> THE TASK:
Consider the material that follows. How many of its lines contain "https"? Reply with the number alone.
#### THE RECORDS ####
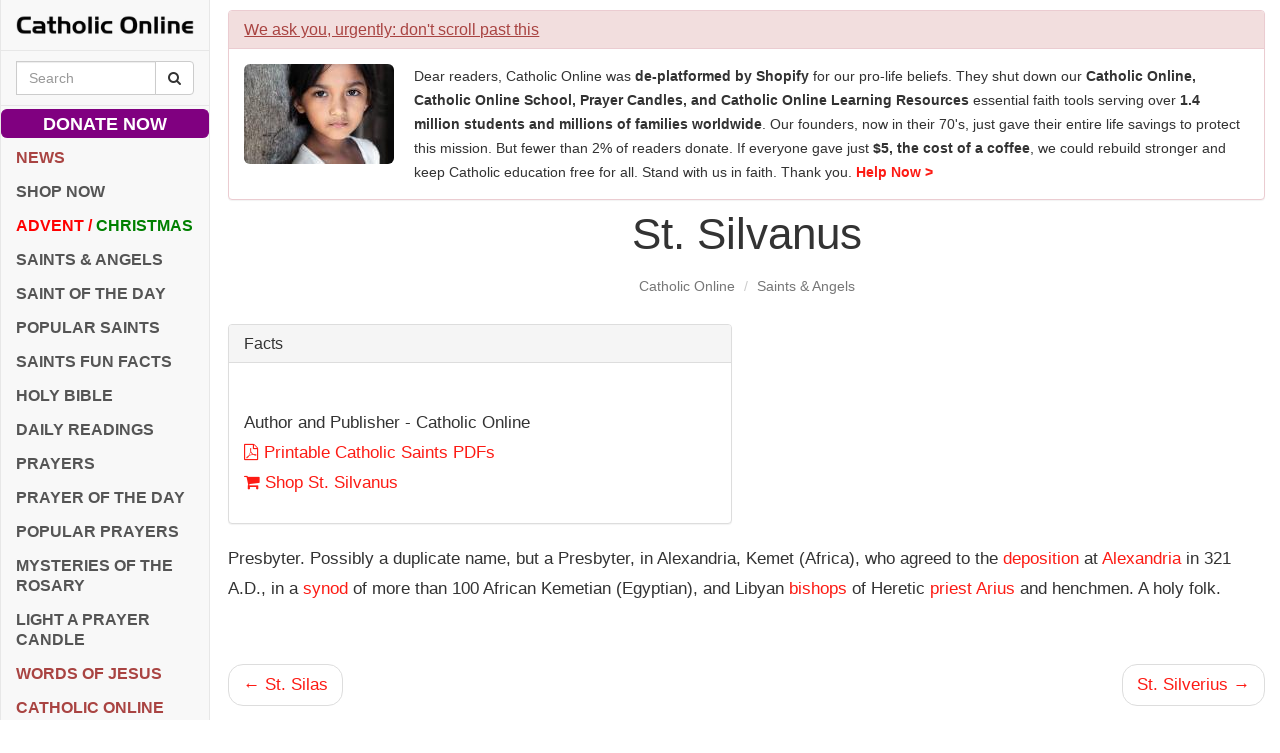

--- FILE ---
content_type: text/html; charset=utf-8
request_url: https://www.google.com/recaptcha/api2/aframe
body_size: 269
content:
<!DOCTYPE HTML><html><head><meta http-equiv="content-type" content="text/html; charset=UTF-8"></head><body><script nonce="A1MJ-XuAdGGOWFNqQry7Lw">/** Anti-fraud and anti-abuse applications only. See google.com/recaptcha */ try{var clients={'sodar':'https://pagead2.googlesyndication.com/pagead/sodar?'};window.addEventListener("message",function(a){try{if(a.source===window.parent){var b=JSON.parse(a.data);var c=clients[b['id']];if(c){var d=document.createElement('img');d.src=c+b['params']+'&rc='+(localStorage.getItem("rc::a")?sessionStorage.getItem("rc::b"):"");window.document.body.appendChild(d);sessionStorage.setItem("rc::e",parseInt(sessionStorage.getItem("rc::e")||0)+1);localStorage.setItem("rc::h",'1768573478852');}}}catch(b){}});window.parent.postMessage("_grecaptcha_ready", "*");}catch(b){}</script></body></html>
####
> YOUR SOLUTION:
2